Exercise prompt — Reproduce the listing from the line containing "What is the approximate" through the end, updating "rusty metal door panel" to "corroded metal door panel" and leaving everything else unchanged.

————————

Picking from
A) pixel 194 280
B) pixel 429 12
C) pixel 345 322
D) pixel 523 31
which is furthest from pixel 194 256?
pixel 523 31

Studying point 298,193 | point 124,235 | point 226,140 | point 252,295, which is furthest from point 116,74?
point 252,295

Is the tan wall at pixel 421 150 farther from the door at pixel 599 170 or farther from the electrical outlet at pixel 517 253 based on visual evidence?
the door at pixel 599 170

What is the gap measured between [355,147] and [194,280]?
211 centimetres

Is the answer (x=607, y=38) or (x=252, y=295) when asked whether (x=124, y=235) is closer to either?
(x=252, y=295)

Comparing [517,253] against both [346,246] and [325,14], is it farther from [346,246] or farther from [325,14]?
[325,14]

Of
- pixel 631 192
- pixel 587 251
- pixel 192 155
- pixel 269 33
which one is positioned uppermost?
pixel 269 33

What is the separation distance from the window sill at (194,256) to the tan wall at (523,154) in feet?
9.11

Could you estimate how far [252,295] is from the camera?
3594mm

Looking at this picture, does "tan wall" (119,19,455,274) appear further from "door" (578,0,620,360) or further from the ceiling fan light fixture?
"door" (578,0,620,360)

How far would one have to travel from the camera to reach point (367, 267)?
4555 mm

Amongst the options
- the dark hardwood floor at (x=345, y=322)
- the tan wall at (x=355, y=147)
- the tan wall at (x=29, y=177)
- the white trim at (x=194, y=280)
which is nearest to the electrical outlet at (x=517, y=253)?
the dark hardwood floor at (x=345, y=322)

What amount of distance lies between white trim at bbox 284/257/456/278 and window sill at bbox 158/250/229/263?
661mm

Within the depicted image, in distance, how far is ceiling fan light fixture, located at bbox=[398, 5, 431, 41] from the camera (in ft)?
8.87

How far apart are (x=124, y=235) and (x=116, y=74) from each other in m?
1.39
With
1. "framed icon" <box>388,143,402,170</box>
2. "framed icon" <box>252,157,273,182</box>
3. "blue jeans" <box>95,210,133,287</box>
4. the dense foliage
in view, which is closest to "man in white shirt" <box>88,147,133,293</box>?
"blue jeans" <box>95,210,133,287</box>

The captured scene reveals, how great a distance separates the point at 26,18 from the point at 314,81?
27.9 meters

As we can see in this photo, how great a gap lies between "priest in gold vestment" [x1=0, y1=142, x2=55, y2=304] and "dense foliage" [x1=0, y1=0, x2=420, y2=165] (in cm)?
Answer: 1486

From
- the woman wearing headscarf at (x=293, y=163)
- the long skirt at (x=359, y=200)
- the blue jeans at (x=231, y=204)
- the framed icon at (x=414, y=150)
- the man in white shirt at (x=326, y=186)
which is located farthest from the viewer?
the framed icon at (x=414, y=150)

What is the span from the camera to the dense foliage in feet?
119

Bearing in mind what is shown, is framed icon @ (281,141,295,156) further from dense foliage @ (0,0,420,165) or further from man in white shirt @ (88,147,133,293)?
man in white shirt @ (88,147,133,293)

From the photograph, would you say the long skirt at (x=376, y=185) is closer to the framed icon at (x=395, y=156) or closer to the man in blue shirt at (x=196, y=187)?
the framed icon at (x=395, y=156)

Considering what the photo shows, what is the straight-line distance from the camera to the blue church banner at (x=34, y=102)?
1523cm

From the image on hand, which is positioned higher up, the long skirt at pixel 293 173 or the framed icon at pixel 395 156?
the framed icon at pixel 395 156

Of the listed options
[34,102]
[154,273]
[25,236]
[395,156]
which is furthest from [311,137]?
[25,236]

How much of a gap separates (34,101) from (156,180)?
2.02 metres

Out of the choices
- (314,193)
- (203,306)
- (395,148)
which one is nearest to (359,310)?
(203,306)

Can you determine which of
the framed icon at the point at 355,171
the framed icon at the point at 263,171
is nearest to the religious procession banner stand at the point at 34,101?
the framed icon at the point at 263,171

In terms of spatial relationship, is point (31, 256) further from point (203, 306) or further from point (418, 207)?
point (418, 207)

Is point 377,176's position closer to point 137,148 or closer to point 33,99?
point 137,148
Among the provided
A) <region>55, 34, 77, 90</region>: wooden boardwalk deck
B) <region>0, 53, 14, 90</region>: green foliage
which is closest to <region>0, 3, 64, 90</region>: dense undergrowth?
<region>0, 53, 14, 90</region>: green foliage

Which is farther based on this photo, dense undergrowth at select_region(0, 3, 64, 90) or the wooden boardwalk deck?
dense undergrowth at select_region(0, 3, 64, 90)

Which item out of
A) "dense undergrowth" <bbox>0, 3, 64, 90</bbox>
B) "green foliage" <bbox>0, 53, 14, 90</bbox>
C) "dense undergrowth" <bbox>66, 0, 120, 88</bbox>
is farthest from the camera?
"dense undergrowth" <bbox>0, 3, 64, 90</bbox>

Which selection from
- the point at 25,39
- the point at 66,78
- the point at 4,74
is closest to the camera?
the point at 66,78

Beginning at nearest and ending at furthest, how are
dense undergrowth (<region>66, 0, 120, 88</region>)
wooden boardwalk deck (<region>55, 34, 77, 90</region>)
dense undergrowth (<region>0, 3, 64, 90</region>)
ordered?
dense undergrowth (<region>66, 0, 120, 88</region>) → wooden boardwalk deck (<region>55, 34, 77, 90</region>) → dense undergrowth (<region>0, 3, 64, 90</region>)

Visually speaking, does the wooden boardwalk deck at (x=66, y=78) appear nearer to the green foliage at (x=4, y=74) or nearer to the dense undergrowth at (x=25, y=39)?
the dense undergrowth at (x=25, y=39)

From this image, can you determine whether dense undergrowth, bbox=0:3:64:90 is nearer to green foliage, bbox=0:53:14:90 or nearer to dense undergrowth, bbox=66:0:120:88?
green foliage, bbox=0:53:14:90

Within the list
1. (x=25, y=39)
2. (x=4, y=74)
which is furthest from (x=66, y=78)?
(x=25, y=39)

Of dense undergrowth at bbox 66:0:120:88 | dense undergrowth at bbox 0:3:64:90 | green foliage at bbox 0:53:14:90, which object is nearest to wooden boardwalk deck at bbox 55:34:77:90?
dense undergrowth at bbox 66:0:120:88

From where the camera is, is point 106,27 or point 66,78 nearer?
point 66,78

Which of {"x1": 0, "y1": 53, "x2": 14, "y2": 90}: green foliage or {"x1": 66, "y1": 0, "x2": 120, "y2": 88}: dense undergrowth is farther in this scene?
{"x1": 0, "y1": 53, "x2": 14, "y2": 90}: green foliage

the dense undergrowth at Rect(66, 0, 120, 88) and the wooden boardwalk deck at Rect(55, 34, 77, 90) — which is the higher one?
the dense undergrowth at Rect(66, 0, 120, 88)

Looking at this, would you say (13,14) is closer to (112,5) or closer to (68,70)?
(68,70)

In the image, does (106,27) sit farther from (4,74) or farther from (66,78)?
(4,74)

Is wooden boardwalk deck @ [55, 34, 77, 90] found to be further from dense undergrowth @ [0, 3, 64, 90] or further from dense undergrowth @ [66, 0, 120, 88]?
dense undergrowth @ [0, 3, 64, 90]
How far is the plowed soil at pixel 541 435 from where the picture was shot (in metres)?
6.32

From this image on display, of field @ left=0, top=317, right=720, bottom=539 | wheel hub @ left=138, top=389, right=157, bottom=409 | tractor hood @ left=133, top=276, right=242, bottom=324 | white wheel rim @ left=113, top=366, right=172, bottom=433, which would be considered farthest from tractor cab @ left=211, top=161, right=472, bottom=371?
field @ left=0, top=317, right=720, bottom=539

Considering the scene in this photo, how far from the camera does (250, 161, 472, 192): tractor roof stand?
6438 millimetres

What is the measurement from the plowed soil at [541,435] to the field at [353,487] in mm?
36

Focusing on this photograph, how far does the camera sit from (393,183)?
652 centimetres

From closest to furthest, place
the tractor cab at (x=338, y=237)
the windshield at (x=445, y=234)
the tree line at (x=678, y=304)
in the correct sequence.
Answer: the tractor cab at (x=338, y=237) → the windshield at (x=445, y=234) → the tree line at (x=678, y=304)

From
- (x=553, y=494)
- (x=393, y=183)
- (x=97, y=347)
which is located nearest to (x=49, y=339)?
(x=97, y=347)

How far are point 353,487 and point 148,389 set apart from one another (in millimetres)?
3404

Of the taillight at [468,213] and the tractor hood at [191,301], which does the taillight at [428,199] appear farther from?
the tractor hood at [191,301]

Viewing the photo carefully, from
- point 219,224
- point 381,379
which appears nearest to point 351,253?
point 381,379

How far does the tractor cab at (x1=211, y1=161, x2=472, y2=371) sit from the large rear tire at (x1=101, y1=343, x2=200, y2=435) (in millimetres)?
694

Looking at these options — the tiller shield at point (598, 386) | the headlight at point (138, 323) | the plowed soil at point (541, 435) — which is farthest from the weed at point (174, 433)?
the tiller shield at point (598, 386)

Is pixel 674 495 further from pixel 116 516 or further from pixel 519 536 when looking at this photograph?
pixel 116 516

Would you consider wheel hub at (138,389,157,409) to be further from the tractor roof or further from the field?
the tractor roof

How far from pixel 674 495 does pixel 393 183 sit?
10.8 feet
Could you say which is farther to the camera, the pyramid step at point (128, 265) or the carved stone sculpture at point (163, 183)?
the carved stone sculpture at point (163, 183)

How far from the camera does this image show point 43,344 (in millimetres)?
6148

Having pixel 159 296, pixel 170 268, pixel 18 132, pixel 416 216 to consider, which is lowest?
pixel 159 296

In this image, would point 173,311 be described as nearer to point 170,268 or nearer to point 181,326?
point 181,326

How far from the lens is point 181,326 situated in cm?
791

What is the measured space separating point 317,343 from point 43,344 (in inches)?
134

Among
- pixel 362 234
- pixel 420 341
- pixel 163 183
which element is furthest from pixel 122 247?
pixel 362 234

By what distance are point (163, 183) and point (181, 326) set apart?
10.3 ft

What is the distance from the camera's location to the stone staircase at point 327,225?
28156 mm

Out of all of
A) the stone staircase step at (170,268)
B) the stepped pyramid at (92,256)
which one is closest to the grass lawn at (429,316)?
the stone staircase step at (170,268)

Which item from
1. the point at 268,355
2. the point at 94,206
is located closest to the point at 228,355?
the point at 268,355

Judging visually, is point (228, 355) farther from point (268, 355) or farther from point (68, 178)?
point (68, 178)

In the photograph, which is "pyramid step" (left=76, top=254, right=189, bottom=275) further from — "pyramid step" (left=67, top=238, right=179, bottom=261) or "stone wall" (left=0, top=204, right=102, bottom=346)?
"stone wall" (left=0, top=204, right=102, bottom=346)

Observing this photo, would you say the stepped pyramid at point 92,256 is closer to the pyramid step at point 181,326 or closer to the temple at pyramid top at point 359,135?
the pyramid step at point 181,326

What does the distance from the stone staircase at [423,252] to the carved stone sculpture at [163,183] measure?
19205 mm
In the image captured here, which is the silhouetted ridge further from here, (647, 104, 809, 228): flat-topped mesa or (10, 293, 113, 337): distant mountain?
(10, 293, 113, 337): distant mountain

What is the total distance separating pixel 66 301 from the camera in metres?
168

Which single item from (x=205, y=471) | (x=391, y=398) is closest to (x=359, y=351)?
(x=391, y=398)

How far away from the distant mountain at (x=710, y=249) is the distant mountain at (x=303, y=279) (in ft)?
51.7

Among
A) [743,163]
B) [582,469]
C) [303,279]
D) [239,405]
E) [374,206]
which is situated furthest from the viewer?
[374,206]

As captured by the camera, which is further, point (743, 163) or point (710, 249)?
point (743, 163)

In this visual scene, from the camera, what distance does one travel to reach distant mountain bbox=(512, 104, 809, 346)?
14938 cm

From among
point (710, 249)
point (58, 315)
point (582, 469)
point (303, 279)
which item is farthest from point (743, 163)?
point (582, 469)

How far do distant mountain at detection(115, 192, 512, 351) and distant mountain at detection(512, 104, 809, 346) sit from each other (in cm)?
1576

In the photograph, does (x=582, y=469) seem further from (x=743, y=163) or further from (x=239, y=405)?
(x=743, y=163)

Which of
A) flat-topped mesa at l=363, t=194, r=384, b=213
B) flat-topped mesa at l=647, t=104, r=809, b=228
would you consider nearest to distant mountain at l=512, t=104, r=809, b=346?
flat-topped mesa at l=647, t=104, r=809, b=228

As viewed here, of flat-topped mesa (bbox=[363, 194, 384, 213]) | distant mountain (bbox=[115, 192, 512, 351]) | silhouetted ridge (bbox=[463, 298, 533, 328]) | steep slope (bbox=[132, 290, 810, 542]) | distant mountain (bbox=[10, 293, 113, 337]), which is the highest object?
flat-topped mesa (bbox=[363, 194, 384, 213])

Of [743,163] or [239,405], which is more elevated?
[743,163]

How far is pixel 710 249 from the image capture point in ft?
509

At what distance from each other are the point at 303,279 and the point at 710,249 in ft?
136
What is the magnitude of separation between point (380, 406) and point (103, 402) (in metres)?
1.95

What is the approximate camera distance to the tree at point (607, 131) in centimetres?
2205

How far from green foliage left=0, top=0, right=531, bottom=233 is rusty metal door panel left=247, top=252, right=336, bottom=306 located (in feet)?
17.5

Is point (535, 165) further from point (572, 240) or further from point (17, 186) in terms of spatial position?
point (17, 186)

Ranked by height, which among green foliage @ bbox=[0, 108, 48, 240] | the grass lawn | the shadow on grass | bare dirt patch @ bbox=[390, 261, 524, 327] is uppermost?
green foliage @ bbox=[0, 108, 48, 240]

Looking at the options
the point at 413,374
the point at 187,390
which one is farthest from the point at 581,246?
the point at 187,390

————————

Result of the exercise —
What is the approximate camera distance to the tree at point (607, 131) in centimetres?
2205

How far from green foliage left=0, top=0, right=531, bottom=233 is corroded metal door panel left=247, top=252, right=336, bottom=306 located (in feet)?
17.5

Is point (535, 165) further from point (572, 240) or further from point (17, 186) in terms of spatial position?
point (17, 186)

Ranked by height, which among green foliage @ bbox=[0, 108, 48, 240] | the grass lawn | the shadow on grass | bare dirt patch @ bbox=[390, 261, 524, 327] is uppermost?
green foliage @ bbox=[0, 108, 48, 240]

Looking at the options
the point at 413,374
the point at 187,390
which one is farthest from the point at 581,246?
the point at 187,390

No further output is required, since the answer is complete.